- **WRITTEN TASK**: Reproduce each of the records below verbatim, keeping every line, figure, and mark of punctuation unchanged.

- **DATA FOR THIS EXERCISE**:
•••••

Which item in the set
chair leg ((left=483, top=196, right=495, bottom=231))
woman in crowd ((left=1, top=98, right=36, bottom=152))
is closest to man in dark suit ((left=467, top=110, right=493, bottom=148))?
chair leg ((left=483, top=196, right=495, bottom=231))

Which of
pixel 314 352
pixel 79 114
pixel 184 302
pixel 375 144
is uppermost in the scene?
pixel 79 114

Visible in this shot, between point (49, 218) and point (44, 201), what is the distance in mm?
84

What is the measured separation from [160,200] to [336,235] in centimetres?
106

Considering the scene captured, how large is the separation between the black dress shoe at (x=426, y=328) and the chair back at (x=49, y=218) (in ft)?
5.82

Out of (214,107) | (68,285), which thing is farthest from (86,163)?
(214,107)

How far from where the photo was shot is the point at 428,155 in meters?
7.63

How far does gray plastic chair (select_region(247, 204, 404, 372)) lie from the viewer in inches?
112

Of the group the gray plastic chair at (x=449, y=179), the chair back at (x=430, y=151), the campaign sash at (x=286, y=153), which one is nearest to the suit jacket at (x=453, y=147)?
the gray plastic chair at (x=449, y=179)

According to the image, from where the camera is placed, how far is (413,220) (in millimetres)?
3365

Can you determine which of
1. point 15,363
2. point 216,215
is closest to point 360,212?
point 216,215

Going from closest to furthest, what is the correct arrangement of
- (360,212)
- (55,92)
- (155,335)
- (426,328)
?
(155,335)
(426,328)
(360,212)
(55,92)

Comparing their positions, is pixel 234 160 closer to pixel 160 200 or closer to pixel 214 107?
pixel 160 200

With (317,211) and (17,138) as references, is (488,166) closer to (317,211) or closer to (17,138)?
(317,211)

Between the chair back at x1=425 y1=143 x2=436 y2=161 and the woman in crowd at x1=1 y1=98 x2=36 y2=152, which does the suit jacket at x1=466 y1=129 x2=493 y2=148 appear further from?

•••••

- **SOLVED PROBLEM**:
Which item in the set
chair leg ((left=483, top=196, right=495, bottom=231))
woman in crowd ((left=1, top=98, right=36, bottom=152))
is closest to man in dark suit ((left=467, top=110, right=493, bottom=148))?
chair leg ((left=483, top=196, right=495, bottom=231))

Which of
pixel 314 352
pixel 79 114
pixel 184 302
pixel 375 144
is uppermost in the scene?
pixel 79 114

Visible in this shot, between point (49, 218) and point (44, 201), what is the distance in mm?
84

What is the measured separation from [160,200] to [336,235] in centimetres?
106

Considering the scene captured, how large is the separation between the black dress shoe at (x=426, y=328) and the chair back at (x=49, y=218) (in ft)?
5.82

Out of (214,107) | (68,285), which thing is farthest from (86,163)?
(214,107)

How far from where the photo was shot is the point at 428,155 in meters?
7.63

How far does gray plastic chair (select_region(247, 204, 404, 372)) lie from the viewer in inches?
112

Of the group the gray plastic chair at (x=449, y=179), the chair back at (x=430, y=151), the campaign sash at (x=286, y=153), which one is nearest to the suit jacket at (x=453, y=147)?
the gray plastic chair at (x=449, y=179)

According to the image, from where the camera is placed, how far is (413,220) (in millimetres)?
3365

Can you determine which of
1. point 15,363
2. point 216,215
is closest to point 360,212?
point 216,215

Going from closest to furthest, what is the correct arrangement of
- (360,212)
- (55,92)
- (155,335)
- (426,328)
?
(155,335)
(426,328)
(360,212)
(55,92)

Comparing their positions, is pixel 234 160 closer to pixel 160 200 or closer to pixel 214 107?
pixel 160 200

With (317,211) and (17,138) as references, is (488,166) closer to (317,211) or closer to (17,138)?
(317,211)

Between the chair back at x1=425 y1=143 x2=436 y2=161 and the woman in crowd at x1=1 y1=98 x2=36 y2=152, which does the suit jacket at x1=466 y1=129 x2=493 y2=148 appear further from?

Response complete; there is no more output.